=== Data lines ===

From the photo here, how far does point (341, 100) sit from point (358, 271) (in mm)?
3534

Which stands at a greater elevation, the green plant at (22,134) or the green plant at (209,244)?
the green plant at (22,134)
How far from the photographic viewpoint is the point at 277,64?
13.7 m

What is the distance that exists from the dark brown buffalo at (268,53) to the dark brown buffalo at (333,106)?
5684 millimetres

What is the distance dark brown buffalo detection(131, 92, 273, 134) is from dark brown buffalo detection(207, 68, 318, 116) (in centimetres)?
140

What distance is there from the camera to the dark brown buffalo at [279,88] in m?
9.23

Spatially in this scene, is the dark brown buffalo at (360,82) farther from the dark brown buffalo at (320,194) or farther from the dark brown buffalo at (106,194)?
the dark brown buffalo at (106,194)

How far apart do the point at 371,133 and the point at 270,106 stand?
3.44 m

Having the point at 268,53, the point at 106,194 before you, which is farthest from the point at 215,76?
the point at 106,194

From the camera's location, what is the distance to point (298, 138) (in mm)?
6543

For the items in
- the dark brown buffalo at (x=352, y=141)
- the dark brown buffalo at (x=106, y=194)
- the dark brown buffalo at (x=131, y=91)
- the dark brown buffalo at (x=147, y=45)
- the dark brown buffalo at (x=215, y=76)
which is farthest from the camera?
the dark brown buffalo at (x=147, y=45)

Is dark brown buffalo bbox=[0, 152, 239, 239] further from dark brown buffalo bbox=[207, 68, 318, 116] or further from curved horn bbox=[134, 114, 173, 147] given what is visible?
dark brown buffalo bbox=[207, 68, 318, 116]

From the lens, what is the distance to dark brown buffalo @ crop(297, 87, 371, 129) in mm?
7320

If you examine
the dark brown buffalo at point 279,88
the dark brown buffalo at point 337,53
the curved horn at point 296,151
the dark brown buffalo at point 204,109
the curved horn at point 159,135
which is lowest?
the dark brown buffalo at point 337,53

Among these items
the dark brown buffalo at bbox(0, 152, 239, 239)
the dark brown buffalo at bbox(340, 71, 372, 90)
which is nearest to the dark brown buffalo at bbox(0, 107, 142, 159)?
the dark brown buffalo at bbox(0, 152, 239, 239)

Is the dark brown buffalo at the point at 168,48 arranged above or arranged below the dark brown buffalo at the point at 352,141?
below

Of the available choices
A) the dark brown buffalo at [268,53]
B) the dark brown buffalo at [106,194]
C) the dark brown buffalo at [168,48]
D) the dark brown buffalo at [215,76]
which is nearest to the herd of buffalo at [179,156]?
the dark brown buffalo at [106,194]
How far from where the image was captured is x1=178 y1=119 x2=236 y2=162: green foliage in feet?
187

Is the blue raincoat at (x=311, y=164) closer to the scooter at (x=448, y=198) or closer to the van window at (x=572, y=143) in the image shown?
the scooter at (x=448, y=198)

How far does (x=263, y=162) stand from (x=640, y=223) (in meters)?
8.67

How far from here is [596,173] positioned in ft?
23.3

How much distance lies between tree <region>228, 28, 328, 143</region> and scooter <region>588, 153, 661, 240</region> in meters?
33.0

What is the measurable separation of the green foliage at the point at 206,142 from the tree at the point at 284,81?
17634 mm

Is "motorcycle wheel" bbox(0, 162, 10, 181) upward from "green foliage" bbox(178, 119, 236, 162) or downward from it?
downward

===

_Written request_
Take the material above and return all of it exactly.

_Written response_
From the photo here, how far does point (341, 100) sit from point (358, 271) (in mm)?
3534

Which stands at a greater elevation, the green plant at (22,134) or the green plant at (209,244)?
the green plant at (22,134)
How far from the photographic viewpoint is the point at 277,64?
13.7 m

What is the distance that exists from the dark brown buffalo at (268,53) to the dark brown buffalo at (333,106)?
5684 millimetres

What is the distance dark brown buffalo detection(131, 92, 273, 134) is from dark brown buffalo detection(207, 68, 318, 116) (in centimetres)?
140

What distance is there from the camera to the dark brown buffalo at [279,88] in m?
9.23

Spatially in this scene, is the dark brown buffalo at (360,82) farther from the dark brown buffalo at (320,194) or farther from the dark brown buffalo at (106,194)?
the dark brown buffalo at (106,194)

How far apart do the point at 371,133 and the point at 270,106 stand?
3.44 m

Having the point at 268,53, the point at 106,194 before you, which is farthest from the point at 215,76?
the point at 106,194

From the camera's location, what is the distance to point (298, 138) (in mm)?
6543

For the items in
- the dark brown buffalo at (x=352, y=141)
- the dark brown buffalo at (x=106, y=194)
- the dark brown buffalo at (x=131, y=91)
- the dark brown buffalo at (x=147, y=45)
- the dark brown buffalo at (x=215, y=76)
which is farthest from the camera?
the dark brown buffalo at (x=147, y=45)

Is dark brown buffalo bbox=[0, 152, 239, 239] further from dark brown buffalo bbox=[207, 68, 318, 116] or further from curved horn bbox=[134, 114, 173, 147] given what is visible?
dark brown buffalo bbox=[207, 68, 318, 116]

From the lens, what is the distance to dark brown buffalo @ crop(297, 87, 371, 129) in mm?
7320

If you examine
the dark brown buffalo at point 279,88
the dark brown buffalo at point 337,53
the curved horn at point 296,151
the dark brown buffalo at point 204,109
the curved horn at point 159,135
which is lowest?
the dark brown buffalo at point 337,53

Among these items
the dark brown buffalo at bbox(0, 152, 239, 239)
the dark brown buffalo at bbox(340, 71, 372, 90)
which is nearest to the dark brown buffalo at bbox(0, 107, 142, 159)?
the dark brown buffalo at bbox(0, 152, 239, 239)

Is the dark brown buffalo at the point at 168,48 arranged above or arranged below the dark brown buffalo at the point at 352,141?
below

Of the available choices
A) the dark brown buffalo at [268,53]
B) the dark brown buffalo at [106,194]
C) the dark brown buffalo at [168,48]
D) the dark brown buffalo at [215,76]
which is nearest to the herd of buffalo at [179,156]?
the dark brown buffalo at [106,194]
How far from where the image was captured is x1=178 y1=119 x2=236 y2=162: green foliage in feet?
187

Is the blue raincoat at (x=311, y=164) closer to the scooter at (x=448, y=198) or closer to the van window at (x=572, y=143) in the image shown?
the scooter at (x=448, y=198)

How far does (x=263, y=162) stand from (x=640, y=223) (in meters)?
8.67

How far from here is [596,173] positioned in ft?
23.3

How much distance lies between tree <region>228, 28, 328, 143</region> and scooter <region>588, 153, 661, 240</region> in meters?
33.0

What is the measurable separation of the green foliage at the point at 206,142 from the tree at the point at 284,81?
17634 mm

Is "motorcycle wheel" bbox(0, 162, 10, 181) upward from "green foliage" bbox(178, 119, 236, 162) or downward from it?
downward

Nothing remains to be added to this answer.